■ **Exercise details**
Can you render every line of the entries below as a JSON list of strings, one string per line, with blank lines left out?

########################################

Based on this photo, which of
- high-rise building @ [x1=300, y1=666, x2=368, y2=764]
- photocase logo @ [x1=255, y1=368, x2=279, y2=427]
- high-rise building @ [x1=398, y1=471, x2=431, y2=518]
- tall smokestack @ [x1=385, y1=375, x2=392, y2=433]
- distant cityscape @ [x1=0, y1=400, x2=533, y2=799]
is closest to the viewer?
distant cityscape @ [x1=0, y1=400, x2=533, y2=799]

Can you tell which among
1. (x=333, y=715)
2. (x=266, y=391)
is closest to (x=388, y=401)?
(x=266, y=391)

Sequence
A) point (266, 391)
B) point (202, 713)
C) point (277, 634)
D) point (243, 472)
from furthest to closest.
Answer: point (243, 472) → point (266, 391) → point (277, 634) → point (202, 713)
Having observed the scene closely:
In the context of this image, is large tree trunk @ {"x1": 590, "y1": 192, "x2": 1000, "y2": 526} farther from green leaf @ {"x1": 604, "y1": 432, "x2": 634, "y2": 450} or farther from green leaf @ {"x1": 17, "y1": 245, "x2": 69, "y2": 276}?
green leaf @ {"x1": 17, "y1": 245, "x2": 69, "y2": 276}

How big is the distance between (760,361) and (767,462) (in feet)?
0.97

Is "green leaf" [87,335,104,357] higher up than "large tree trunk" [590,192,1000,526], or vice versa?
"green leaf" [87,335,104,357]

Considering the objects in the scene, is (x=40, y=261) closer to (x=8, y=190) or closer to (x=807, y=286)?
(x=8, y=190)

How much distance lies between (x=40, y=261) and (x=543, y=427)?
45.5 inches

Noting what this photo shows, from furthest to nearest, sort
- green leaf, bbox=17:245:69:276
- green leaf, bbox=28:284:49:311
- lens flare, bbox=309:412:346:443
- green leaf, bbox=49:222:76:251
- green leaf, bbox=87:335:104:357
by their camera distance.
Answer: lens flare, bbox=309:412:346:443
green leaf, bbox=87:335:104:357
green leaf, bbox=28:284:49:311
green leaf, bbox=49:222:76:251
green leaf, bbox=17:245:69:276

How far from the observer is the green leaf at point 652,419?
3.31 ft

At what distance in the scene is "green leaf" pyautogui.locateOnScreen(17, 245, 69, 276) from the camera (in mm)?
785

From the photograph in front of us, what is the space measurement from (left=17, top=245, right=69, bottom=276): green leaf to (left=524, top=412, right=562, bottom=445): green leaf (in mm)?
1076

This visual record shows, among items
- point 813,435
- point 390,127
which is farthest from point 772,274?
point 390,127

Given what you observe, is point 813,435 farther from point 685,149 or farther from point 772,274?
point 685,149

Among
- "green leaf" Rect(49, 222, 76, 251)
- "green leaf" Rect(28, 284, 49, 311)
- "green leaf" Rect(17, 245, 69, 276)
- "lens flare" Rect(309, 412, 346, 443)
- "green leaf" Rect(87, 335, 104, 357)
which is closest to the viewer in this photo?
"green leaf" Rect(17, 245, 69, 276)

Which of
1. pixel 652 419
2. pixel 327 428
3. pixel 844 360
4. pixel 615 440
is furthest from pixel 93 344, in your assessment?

########################################

■ **Correct result**
[
  "Based on this photo, which of",
  "- high-rise building @ [x1=300, y1=666, x2=368, y2=764]",
  "- photocase logo @ [x1=255, y1=368, x2=279, y2=427]",
  "- high-rise building @ [x1=398, y1=471, x2=431, y2=518]",
  "- tall smokestack @ [x1=385, y1=375, x2=392, y2=433]",
  "- distant cityscape @ [x1=0, y1=400, x2=533, y2=799]",
  "is closest to the viewer?",
  "distant cityscape @ [x1=0, y1=400, x2=533, y2=799]",
  "Can you tell which among",
  "1. (x=333, y=715)",
  "2. (x=266, y=391)",
  "is closest to (x=388, y=401)?",
  "(x=266, y=391)",
  "Sequence",
  "A) point (266, 391)",
  "B) point (202, 713)",
  "C) point (277, 634)",
  "D) point (243, 472)",
  "from furthest to closest.",
  "Answer: point (243, 472) → point (266, 391) → point (277, 634) → point (202, 713)",
  "Having observed the scene closely:",
  "In the context of this image, is large tree trunk @ {\"x1\": 590, \"y1\": 192, \"x2\": 1000, \"y2\": 526} farther from green leaf @ {\"x1\": 604, \"y1\": 432, \"x2\": 634, \"y2\": 450} or farther from green leaf @ {\"x1\": 17, \"y1\": 245, \"x2\": 69, \"y2\": 276}?",
  "green leaf @ {\"x1\": 17, \"y1\": 245, \"x2\": 69, \"y2\": 276}",
  "How big is the distance between (760,361) and (767,462) (in feet)?",
  "0.97",
  "Is \"green leaf\" [87,335,104,357] higher up than \"large tree trunk\" [590,192,1000,526], or vice versa?",
  "\"green leaf\" [87,335,104,357]",
  "Considering the objects in the scene, is (x=40, y=261) closer to (x=8, y=190) or closer to (x=807, y=286)?",
  "(x=8, y=190)",
  "How much distance lies between (x=40, y=261) and (x=543, y=427)?",
  "45.5 inches",
  "Noting what this photo shows, from furthest to nearest, sort",
  "- green leaf, bbox=17:245:69:276",
  "- green leaf, bbox=28:284:49:311",
  "- lens flare, bbox=309:412:346:443",
  "- green leaf, bbox=49:222:76:251",
  "- green leaf, bbox=87:335:104:357",
  "by their camera distance.",
  "Answer: lens flare, bbox=309:412:346:443",
  "green leaf, bbox=87:335:104:357",
  "green leaf, bbox=28:284:49:311",
  "green leaf, bbox=49:222:76:251",
  "green leaf, bbox=17:245:69:276",
  "How far from the observer is the green leaf at point 652,419?",
  "3.31 ft",
  "At what distance in the scene is \"green leaf\" pyautogui.locateOnScreen(17, 245, 69, 276) from the camera (in mm)?",
  "785",
  "From the photograph in front of us, what is the space measurement from (left=17, top=245, right=69, bottom=276): green leaf to (left=524, top=412, right=562, bottom=445): green leaf (in mm)?",
  "1076",
  "This visual record shows, among items",
  "- point 813,435",
  "- point 390,127",
  "which is farthest from point 772,274?",
  "point 390,127",
  "Given what you observe, is point 813,435 farther from point 685,149 or farther from point 772,274?",
  "point 685,149",
  "Among",
  "- \"green leaf\" Rect(49, 222, 76, 251)",
  "- \"green leaf\" Rect(28, 284, 49, 311)",
  "- \"green leaf\" Rect(17, 245, 69, 276)",
  "- \"lens flare\" Rect(309, 412, 346, 443)",
  "- \"green leaf\" Rect(87, 335, 104, 357)",
  "which is closest to the viewer in this photo?",
  "\"green leaf\" Rect(17, 245, 69, 276)",
  "Which of",
  "1. pixel 652 419",
  "2. pixel 327 428",
  "3. pixel 844 360",
  "4. pixel 615 440",
  "is furthest from pixel 93 344, in your assessment?"
]